▶ _PAGE TEXT_:
We are all different in what we will actually deal with and what we can forgive. Many on here say they stay because of the children..and as others have said... if it were a one night stand.

I suppose that our reaction to her response could also be the question.


----------



## 346745 (Oct 7, 2020)

Anastasia6 said:


> Was with you right up til there.
> 
> Two people breaking trust isn't going to make things better.
> 
> ...


all speculation as neither has strayed. On second thought, evening the score would probably not be the best of ideas. Rather, working together is.


----------



## 346745 (Oct 7, 2020)

ABHale said:


> At least your wife know that she has a free hall pass to use and you won’t leave her. She must be overwhelmed with your understanding of the situation.
> 
> Of course we are all human and make mistakes. Having a one night stand is a choice not a mistake. It’s the choice to say FU to your SO and **** someone else.
> 
> Your wife has it right. She would be wise to call it quits and find someone that hadn’t made the choice to step out of the marriage.


Actually, we don't know what my wife's response is other than she's not sure she could forgive. In none of our discussion did we "call it quits." All speculative conversation between two of us.

▶ _SUPPLIED ENTRIES_:
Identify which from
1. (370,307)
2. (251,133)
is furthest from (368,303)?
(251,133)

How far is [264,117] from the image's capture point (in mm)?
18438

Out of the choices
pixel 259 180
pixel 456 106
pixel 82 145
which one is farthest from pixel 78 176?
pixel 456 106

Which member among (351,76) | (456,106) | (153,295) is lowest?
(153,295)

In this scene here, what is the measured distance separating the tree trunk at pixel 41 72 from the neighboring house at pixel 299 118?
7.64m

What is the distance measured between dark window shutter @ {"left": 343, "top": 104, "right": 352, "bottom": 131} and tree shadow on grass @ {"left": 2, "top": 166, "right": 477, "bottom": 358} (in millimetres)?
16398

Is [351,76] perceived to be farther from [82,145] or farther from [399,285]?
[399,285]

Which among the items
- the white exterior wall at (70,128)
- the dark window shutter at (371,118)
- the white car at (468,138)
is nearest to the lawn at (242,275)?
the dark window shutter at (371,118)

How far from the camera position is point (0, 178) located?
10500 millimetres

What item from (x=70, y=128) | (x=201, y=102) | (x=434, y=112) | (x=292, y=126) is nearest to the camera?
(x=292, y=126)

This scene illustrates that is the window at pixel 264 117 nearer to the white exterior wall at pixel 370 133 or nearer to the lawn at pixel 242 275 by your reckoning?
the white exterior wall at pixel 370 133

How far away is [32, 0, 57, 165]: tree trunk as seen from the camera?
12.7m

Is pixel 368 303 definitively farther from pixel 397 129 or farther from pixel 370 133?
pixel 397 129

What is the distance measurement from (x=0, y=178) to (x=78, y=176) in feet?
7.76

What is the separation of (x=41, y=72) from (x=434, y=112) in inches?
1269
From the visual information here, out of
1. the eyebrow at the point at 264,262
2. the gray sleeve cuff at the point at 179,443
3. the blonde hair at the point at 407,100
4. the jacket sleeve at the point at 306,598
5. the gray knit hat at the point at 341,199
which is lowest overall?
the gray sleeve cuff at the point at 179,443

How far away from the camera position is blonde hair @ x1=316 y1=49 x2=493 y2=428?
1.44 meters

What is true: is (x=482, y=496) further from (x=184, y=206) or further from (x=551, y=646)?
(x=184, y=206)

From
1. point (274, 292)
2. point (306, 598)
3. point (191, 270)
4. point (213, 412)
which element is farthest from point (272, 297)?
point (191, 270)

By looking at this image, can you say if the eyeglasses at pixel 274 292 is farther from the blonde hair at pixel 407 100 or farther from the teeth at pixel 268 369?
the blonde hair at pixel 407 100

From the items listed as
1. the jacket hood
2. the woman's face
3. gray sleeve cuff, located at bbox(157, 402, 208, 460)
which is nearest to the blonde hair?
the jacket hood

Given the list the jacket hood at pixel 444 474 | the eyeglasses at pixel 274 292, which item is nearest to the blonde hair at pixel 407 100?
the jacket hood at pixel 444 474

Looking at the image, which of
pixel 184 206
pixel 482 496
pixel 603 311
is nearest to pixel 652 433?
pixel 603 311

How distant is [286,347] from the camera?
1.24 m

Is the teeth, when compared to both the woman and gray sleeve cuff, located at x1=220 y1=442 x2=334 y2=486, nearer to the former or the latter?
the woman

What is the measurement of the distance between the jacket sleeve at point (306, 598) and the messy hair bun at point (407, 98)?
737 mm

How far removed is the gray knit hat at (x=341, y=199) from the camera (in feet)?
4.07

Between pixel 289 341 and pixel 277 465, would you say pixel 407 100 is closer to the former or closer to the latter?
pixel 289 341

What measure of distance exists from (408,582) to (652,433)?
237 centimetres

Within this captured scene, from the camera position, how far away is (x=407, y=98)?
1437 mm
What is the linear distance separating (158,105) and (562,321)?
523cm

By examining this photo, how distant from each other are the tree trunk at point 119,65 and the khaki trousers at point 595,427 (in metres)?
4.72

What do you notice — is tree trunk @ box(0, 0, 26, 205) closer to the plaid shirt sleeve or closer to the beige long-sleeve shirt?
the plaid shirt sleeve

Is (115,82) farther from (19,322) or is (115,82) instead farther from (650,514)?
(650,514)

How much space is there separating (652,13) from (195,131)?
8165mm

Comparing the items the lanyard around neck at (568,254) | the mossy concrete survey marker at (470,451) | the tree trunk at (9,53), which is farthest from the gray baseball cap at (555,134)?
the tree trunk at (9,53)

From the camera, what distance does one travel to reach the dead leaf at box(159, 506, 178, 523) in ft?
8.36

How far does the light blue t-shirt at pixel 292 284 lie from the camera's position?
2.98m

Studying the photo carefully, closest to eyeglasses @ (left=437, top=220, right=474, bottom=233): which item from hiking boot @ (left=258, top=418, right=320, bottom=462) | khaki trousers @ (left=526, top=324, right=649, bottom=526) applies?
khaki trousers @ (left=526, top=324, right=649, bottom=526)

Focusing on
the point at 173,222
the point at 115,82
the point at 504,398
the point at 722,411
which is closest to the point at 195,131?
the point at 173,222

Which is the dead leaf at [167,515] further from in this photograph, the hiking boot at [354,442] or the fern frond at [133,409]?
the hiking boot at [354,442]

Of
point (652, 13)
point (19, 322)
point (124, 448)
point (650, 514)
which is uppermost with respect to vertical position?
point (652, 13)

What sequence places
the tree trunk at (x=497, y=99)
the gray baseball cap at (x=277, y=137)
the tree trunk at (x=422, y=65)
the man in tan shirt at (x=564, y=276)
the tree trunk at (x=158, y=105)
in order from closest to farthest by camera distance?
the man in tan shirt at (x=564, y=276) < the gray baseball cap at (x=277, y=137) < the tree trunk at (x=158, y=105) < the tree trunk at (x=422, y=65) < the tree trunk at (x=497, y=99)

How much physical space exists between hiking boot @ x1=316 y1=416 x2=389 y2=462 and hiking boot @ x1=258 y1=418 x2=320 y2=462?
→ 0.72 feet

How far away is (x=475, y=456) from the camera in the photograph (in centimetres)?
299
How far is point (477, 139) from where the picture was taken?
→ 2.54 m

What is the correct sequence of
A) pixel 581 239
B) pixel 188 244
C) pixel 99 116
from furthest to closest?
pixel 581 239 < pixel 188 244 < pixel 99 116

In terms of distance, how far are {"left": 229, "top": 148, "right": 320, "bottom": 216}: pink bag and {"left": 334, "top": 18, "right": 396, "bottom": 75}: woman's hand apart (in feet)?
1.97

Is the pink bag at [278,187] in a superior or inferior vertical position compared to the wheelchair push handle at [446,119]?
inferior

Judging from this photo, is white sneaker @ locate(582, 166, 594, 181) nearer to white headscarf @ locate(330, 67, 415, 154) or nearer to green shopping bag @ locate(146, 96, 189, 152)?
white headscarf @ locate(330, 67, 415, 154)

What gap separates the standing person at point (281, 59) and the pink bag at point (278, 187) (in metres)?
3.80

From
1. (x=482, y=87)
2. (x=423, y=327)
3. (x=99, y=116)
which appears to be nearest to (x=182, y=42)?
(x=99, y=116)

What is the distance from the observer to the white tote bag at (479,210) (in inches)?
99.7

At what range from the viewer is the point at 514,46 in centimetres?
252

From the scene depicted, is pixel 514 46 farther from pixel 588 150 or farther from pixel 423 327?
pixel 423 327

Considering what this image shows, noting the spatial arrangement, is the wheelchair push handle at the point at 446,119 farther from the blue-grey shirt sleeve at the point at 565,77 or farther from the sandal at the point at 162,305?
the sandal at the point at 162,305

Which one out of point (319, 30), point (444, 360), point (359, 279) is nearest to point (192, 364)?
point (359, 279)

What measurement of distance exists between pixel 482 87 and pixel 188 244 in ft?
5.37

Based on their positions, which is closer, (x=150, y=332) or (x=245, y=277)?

▶ _PROBLEMS TO WORK ON_:
- A) Output the part of the forum thread that opens with the words containing "We are all different" and closes with "be the question.", copied exactly.
- B) Pull out every line of the records that contains the string "farthest", copied unchanged.
The forum thread and the records have nothing to do with each other.

▶ _SOLUTIONS_:
- A)
We are all different in what we will actually deal with and what we can forgive. Many on here say they stay because of the children..and as others have said... if it were a one night stand.

I suppose that our reaction to her response could also be the question.

- B)
which one is farthest from pixel 78 176?
which element is farthest from point (272, 297)?
Comparing the items the lanyard around neck at (568,254) | the mossy concrete survey marker at (470,451) | the tree trunk at (9,53), which is farthest from the gray baseball cap at (555,134)?
in order from closest to farthest by camera distance?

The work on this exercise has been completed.